Khuda Haafiz Hindi Movie

Feature Film | 2020 | Action, Thriller | 2h 13min
Critics:
Faruk Kabir's third work as a director, titled 'Khuda Haafiz' fails as a drama and an action film. The fact that it uses a fictional place in the Middle East but with a seemingly real English accent tells you a lot about its authenticity.
Aug 14, 2020 By Sreejith Mullappilly

Where To Watch:
Streaming:
   Disney+hotstar

Director Faruk Kabir's third film 'Khuda Haafiz' works neither as a drama nor as an actioner. What really piqued my curiosity in it is the English accent of characters based in the Middle East. The accent sounds so clumsy that it merely seems like English being spoken with a lisp. The actors who play Noman natives here are all Indians. I bet they would speak Russian in pretty much the same way as they utter English dialogues here - with a stereotypical lisp.

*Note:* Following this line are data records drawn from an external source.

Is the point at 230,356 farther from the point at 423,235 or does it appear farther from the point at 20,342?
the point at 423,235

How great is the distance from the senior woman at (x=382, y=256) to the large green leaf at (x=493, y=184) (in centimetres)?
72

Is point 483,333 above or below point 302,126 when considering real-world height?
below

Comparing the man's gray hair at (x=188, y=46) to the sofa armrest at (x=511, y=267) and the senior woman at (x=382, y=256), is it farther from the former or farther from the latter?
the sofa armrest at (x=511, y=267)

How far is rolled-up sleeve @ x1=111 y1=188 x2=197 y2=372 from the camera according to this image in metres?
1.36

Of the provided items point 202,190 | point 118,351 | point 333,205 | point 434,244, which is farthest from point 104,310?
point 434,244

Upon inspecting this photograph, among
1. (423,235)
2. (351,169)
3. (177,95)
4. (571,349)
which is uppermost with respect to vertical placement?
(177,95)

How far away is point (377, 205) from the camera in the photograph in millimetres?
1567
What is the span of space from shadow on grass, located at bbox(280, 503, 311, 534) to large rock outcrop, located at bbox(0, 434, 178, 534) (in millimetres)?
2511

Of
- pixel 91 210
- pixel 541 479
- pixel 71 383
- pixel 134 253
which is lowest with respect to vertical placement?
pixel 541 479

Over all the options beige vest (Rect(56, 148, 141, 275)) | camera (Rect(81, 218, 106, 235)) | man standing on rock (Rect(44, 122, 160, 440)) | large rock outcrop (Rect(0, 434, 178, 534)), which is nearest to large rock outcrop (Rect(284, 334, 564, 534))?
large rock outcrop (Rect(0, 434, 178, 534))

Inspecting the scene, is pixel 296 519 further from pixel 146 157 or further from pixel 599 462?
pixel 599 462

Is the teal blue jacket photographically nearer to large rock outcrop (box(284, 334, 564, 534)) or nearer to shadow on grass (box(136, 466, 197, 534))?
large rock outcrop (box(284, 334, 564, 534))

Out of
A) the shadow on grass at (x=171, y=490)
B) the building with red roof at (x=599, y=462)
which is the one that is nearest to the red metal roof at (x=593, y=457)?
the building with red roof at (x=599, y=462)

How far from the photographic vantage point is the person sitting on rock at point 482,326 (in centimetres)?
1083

Speaking of the English of the characters, it is worth noting that they all exist in Noman, a country that does not even exist on the map. Joking apart, there is much meat on paper at least. Khuda Haafiz is the story of Sameer (Vidyut Jammwal), a software engineer who goes to this no man's land after his wife is kidnapped by bad guys there.

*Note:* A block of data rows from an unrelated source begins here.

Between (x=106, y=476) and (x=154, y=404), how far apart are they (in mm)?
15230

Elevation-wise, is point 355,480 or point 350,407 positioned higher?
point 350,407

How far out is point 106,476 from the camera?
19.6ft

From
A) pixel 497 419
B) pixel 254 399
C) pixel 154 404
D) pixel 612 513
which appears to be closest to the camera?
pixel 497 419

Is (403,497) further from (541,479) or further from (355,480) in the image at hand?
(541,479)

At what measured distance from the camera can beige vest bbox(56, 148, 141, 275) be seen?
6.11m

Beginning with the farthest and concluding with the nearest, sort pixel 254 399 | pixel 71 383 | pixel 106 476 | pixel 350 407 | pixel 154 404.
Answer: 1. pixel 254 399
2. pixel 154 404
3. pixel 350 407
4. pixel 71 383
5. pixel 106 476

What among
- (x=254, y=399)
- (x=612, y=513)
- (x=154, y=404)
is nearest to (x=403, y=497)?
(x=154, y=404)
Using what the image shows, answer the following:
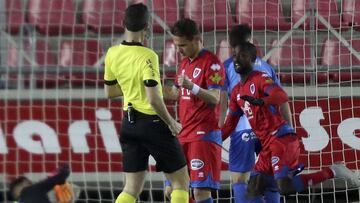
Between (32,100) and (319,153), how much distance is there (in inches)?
108

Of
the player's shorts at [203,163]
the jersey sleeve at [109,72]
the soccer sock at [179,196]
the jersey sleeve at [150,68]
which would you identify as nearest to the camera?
the jersey sleeve at [150,68]

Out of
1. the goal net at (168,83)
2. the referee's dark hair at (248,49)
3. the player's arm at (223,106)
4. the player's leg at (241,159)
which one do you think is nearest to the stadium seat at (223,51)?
the goal net at (168,83)

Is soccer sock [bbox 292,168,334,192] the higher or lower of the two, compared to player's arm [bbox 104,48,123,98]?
lower

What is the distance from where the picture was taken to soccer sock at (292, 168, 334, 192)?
655 centimetres

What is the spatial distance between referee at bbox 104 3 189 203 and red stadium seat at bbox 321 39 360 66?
295 cm

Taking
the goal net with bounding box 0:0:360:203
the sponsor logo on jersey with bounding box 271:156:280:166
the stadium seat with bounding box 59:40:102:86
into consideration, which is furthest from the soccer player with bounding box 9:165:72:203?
the stadium seat with bounding box 59:40:102:86

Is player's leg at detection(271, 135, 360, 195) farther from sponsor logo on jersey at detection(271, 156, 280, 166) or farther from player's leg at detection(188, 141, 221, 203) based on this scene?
player's leg at detection(188, 141, 221, 203)

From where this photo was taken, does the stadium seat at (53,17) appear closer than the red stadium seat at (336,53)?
No

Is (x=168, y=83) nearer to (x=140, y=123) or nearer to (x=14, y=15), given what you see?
(x=14, y=15)

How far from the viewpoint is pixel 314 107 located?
820 cm

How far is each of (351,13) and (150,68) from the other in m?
3.30

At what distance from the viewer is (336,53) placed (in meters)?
8.55

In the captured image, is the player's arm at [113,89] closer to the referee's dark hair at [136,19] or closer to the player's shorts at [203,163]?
the referee's dark hair at [136,19]

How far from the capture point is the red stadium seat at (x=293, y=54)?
8492mm
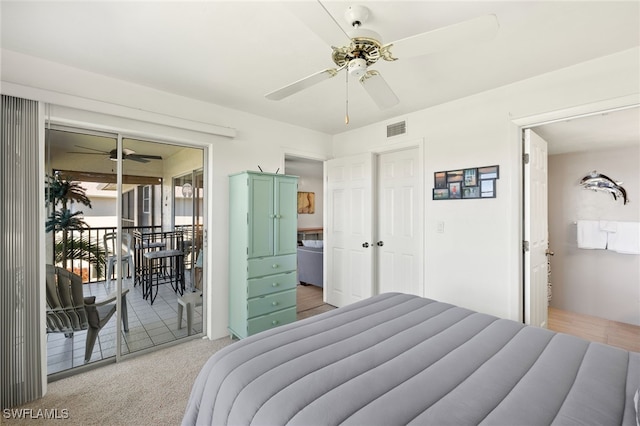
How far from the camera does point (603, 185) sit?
3.77 metres

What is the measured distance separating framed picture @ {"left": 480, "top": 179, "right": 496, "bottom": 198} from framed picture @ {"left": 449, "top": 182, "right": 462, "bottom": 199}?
0.21 meters

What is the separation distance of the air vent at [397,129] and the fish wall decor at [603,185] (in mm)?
2786

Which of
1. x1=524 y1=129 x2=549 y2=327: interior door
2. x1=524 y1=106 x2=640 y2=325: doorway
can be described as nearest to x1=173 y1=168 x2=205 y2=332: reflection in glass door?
x1=524 y1=129 x2=549 y2=327: interior door

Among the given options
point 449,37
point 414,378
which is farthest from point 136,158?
point 414,378

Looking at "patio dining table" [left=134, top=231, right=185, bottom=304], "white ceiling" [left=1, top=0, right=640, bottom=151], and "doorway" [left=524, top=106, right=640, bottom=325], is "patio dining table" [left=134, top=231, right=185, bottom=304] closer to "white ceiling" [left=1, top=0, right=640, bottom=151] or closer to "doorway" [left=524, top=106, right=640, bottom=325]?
"white ceiling" [left=1, top=0, right=640, bottom=151]

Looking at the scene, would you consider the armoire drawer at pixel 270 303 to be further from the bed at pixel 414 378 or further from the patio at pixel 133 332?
the bed at pixel 414 378

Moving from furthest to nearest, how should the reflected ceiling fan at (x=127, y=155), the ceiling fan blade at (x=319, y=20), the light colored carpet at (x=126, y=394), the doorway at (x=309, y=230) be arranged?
the doorway at (x=309, y=230) → the reflected ceiling fan at (x=127, y=155) → the light colored carpet at (x=126, y=394) → the ceiling fan blade at (x=319, y=20)

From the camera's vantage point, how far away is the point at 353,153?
3.97 meters

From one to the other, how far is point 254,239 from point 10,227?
5.76 feet

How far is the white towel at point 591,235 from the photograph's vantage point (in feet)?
12.3

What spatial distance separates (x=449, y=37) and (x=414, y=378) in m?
1.52

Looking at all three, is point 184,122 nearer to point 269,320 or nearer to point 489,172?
point 269,320

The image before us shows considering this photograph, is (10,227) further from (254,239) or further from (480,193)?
(480,193)

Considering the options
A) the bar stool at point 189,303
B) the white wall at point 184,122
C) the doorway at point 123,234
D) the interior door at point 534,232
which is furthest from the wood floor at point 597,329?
the doorway at point 123,234
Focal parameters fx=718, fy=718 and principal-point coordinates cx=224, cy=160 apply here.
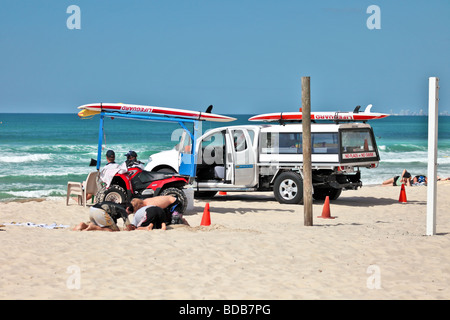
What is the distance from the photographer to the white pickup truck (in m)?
17.4

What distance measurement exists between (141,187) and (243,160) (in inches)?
137

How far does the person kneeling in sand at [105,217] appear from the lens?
1180 centimetres

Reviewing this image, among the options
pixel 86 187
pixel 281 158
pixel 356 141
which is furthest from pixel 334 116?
pixel 86 187

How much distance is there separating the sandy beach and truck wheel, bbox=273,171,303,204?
3874 mm

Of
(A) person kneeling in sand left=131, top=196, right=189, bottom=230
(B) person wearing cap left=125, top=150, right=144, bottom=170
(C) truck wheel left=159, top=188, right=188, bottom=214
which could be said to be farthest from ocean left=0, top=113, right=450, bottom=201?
(A) person kneeling in sand left=131, top=196, right=189, bottom=230

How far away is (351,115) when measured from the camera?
715 inches

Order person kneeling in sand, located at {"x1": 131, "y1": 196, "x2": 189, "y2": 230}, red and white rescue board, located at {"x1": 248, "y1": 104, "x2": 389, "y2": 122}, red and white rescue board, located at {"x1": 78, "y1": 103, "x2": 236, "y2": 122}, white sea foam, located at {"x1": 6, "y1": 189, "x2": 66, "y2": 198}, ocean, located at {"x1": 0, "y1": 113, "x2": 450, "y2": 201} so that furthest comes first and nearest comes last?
ocean, located at {"x1": 0, "y1": 113, "x2": 450, "y2": 201}, white sea foam, located at {"x1": 6, "y1": 189, "x2": 66, "y2": 198}, red and white rescue board, located at {"x1": 248, "y1": 104, "x2": 389, "y2": 122}, red and white rescue board, located at {"x1": 78, "y1": 103, "x2": 236, "y2": 122}, person kneeling in sand, located at {"x1": 131, "y1": 196, "x2": 189, "y2": 230}

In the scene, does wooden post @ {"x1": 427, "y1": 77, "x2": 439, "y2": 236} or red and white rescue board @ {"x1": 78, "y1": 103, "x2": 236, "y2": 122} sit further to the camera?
red and white rescue board @ {"x1": 78, "y1": 103, "x2": 236, "y2": 122}

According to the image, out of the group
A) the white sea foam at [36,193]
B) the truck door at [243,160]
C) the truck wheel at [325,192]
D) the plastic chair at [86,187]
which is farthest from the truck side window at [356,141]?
Result: the white sea foam at [36,193]

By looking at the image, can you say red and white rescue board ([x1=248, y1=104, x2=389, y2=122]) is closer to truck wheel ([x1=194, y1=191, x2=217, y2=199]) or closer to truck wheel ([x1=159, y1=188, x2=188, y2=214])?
truck wheel ([x1=194, y1=191, x2=217, y2=199])

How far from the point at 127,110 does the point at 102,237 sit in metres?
5.64

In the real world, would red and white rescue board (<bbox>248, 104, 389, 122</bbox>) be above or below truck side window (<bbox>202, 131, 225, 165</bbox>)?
above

It is 2008, and the recession has just started making its impact in India. The economic situation renders Sameer and his wife-to-be Nargis (Shivaleeka Oberoi) jobless. So, the couple goes to a travel agent named Nadeem (Vipin Sharma) who tells them that Noman presents big salaries and recession wouldn't even matter there. It turns out Nadeem is seemingly part of a human trafficking racket with ties to the crooked people in Noman.

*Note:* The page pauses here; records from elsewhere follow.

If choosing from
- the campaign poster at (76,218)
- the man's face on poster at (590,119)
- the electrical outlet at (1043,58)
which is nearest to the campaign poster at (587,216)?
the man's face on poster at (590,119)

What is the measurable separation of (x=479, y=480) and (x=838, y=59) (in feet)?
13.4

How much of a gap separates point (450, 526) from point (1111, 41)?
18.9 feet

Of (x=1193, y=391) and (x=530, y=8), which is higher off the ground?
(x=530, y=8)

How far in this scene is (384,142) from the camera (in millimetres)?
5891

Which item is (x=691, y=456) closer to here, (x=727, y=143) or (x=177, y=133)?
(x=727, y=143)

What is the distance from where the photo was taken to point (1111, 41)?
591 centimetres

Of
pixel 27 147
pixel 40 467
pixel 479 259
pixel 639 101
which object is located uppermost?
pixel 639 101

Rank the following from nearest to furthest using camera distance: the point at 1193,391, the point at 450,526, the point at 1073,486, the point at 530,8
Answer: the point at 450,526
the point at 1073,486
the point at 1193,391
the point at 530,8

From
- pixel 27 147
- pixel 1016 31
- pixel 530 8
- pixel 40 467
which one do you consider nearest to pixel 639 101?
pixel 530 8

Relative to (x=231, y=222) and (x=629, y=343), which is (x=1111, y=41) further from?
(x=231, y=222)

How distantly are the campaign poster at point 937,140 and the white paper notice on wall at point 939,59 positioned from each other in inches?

You know the rest of the story. Nargis goes missing. Sameer goes in search of her. It is just in the law of action movies that the hero overcomes all odds to rescue the heroine. But the biggest issue of the movie is not that it is cliched or predictable. It is that the movie makes its star Vidyut Jammwal do something he is not quite comfortable in doing: act. The makers of 'Khuda Haafiz' should have known that Jammwal's action skills are way better than his acting chops at this point of his career.


Jammwal is unmistakably earnest and he puts all into the role, but the effort shows. The treatment of the movie should have taken his forte (action) into account. For instance, instead of making Jammwal show the vulnerable side to Sameer, they should have shown more of his cool persona. This coolth is just a template that usually works better in an action film, especially one featuring this kind of a hero. Take Jason Statham as Frank Martin in The Transporter series for instance.


Even the character actors are saddled with all too familiar roles here. It would not take a lot for cine-goers to realize that any Vipin Sharma character in this genre is a bad guy. And, that Annu Kapoor is the quintessential Mr Nice Guy. Annu Kapoor is just a taxi driver here, not a lawyer or a bureaucrat. So, what is he doing talking to Noman's cops or other local authorities?


In a movie like this, one is really searching for redeeming qualities. Sure, there are some nice songs in the movie, and some of the action sequences are serviceable enough. But the best moments in Khuda Haafiz are so unintentionally funny that I wished the movie had more of these. One of these is a conversation between Shiv Panditt's Faiz Abu Malik and Jammwal's Sameer. Panditt, an Indian actor, speaks his version of the English as stereotypically as it comes in movies. I know I have harped on about the film's use of the accent in this review. For once, at least, it brought a smile to my face.